The Morning Brew #234
Posted by Chris Alcock on Monday 1st December 2008 at 10:50 am | Tagged as: .NET, Development, Morning Brew
A later than usual post today, mainly caused by me being on leave from work this week and not having to ‘get out the door’ by a set time, so I had a leisurely read of today’s posts.
Software
- Subtext 2.1 Released! Contains Security Update – Phil Haack announces the release of SubText 2.1, a Bugfix and most importantly security fix release.
- NUnit – ReleaseNotes – NUnit 2.5 Beta 1 has been released with a huge range of new features and bugfixes.
Information
- Multi-tenancy part 2: Components and Context – Mike Hadlow continues his series on Multi-tenancy applications with a look at how by using Windsor container and good design using SOLID principles, allows him to easily support two different clients of the application without having to make any changes to his application
- A Gentle Quickstart for StructureMap 2.5 – Jeremy D. Miller gives a nice simple introduction to getting starting with Structure Map, his Dependency Injection and Inversion of Control framework
- PTOM: November 2008: Visitor Design Pattern – Jason Meridth posts what must be the final post of the LosTechies Topic of the Month series for November on Design Patterns, with a look at the Visitor pattern.
- "Operation could destabilize the runtime" from Casting from Concrete to Interfaces with Linq – Derik Whittaker talks about a weird exception he encountered when casting with Linq to SQL
- What does this C# code look like in F#? (part one: expressions and statements) – Brian posts a nice article on converting C# to F# looking at the bits that go on inside methods (loops, casts, operators, expressions and statements).
- Silverlight + Google Gears = Awesome! at least in Firefox – Joe Audette explores using Google Gears’s offline database from Silverlight
- Taking the Magic out of Expression<T> – Justin Etheredge explores some real world uses of Expression<T>, aiming to show that it has real world value, and should not be considered something scary and magic.
- Do You Treat Compiler Warnings as Errors? – Keyvan Nayyeri gives the argument for considering compiler warnings as errors for production code as the warning soften give some additional checks that your code isn’t bad.
- Stacked – an Open Source implementation of StackOverflow.com – Thomas announces his own open source implementation of an engine for a site like StackOverlow.com. He hopes to turn this into a real community project, and its currently licensed as GPL.
- Hey… Bro… Got Any Good Source? – Jarod Ferguson gathers together a number of great open source projects whose code is well worth reading.
- The 2008 Advent Calendar situation – Cellfish starts an Advent Calendar series of posts looking at testing of a simple object for dealing with files, with tests written in a different way each day in xUnit.
- NHibernate Validator Tutorial – Validation Attributes and ValidatorEngine – ASP.NET MVC – David Hayden highlights a number of good validation resources for both the Validation Application Block and the NHibernate Validator, including a little sample of the NHibernate Validator in use.

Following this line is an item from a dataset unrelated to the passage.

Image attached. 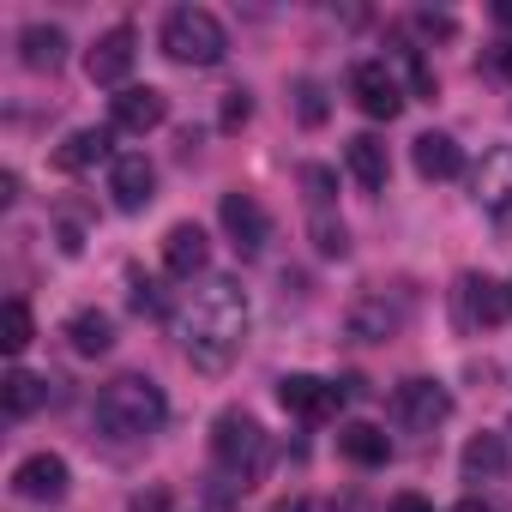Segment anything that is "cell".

- Dynamic LINQ To Entities Queries Using WCF/WPF demo code – Sacha Barber explores a whole stack of technologies in this indepth article, showing how you can glue all the parts together into a demo application.
- Where Did My Memory Go? – Alois Kraus explores memory allocation, using Process Explorer to examine the memory in use, definesa number of the common terms, and talks about how .NET manages and allocates memory
- Solving memory leak in javascript with try-finally – Changhong talks about solving memory leaks in Javascript.